Anyway, Lisa was given a lift home by a friend of a friend, and during the course of the journey, Lisa mentioned that she has a two-year-old daughter. So the lady asked who was looking after her. Lisa said she was with her Dad. To which the lady replied "Has he got her for the night?". Apparently it never crossed her mind that we might all live together. When she found out we were actually married, she almost crashed the car. Lisa had to tell her I've got three other children by different women, just so she wouldn't think we were weird.

To be honest though, I'm glad I haven't. I'm carrying enough weight on my shoulders as it is...

Albatross
Amelie's got the heavy eyelids of a girl with a heavy cold. And the smile of someone who has no idea what's about to happen to her.

Lisa took that photo yesterday afternoon, shortly before I took Amelie into town to pick up a couple of parcels from the Royal Mail sorting office. They'd left cards when we were out, and Lisa had arranged to have them both redelivered. But this is Royal Mail we're talking about, so naturally they never came. I wouldn't mind, but one of the parcels contained Mish, Moosh and Mogo, the three most endangered pandas in Britain, and if I didn't get my hands on them before Christmas Day, I'd be closer to extinction than they are.

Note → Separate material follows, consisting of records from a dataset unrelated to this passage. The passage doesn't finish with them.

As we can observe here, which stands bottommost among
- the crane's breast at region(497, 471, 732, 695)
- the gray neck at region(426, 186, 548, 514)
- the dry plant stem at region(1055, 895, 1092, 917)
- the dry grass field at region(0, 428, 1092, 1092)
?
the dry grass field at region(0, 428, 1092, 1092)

So I volunteered to escort Amelie to Royal Mail HQ in the city centre to pick up her own Christmas present. As it turned out, it was an afternoon of shattered illusions, because not only did Amelie learn that a decent postal service is just a distant dream in this country, and that Santa Claus only makes it as far as the sorting office, but we also walked along Bond Street past the stage door of the Theatre Royal, where we discovered that the ponies which pull Cinderella's coach are not materialised out of thin air by the magic wand of the Fairy Godmother, but are, in fact, unloaded from a horse box at the back of the theatre.

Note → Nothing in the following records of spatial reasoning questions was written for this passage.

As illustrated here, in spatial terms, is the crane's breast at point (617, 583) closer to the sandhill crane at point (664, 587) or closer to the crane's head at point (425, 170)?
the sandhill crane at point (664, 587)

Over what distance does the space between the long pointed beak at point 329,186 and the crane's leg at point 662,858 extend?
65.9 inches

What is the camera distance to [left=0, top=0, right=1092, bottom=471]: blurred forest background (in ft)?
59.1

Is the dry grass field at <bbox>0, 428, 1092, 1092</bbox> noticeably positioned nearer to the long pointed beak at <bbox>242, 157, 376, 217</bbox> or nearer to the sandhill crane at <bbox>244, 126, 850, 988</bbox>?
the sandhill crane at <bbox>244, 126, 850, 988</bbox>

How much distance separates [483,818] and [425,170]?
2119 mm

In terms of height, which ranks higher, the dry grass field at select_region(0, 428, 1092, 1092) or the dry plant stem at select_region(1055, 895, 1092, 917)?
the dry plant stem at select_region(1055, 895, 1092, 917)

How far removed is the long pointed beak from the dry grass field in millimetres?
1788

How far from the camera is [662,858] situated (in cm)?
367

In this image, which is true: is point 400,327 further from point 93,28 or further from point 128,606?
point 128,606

That wasn't the afternoon's biggest disappointment though. That came five minutes later when we arrived at the sorting office to see a line of forty people stretching all the way down the road, and realised we were going to have to queue for forty-five minutes in the freezing cold with no gloves. I'm telling you now, after three quarters of an hour in sub-zero temperatures with a coughing toddler, you begin to understand where they get the phrase 'bitterly cold'. By the time we reached the counter, Amelie was in tears, and I had a lifelong grudge against Royal Mail. They really ought to refund the £2.50 I had to spend on a ZingZillas comic just to cheer up my frozen daughter. I'd send them the bill, but they'd probably never get it.

3 comments:

Phil's Mum said...

Oh dear - that's a very sad story!  And an even sadder indictment of Royal Mail, that SO many people have to queue for their Christmas presents at the sorting office!

I had some flowers delivered yesterday by Royal Mail, which should have arrived for my birthday last Friday.  When I said that to the delivery man, he shrugged his shoulders, smiled and said "What do I know?"  - obviously nothing!

Dave said...

Here in rural Norfolk, parcels are taken to the village post office.  Where I sometimes have to queue in the warm behind as many as two pensioners before I get served.

City life isn't all it's cracked up to be.

Phil's Mum said...

You're right, Dave.  Brighton has everything (well, most things) except - like Hastings - a reliable postal service.  I suppose you have Postman Pat in his red van going round the countryside helping out all the little old ladies at the same time as delivering their letters. (or is that YOUR job?)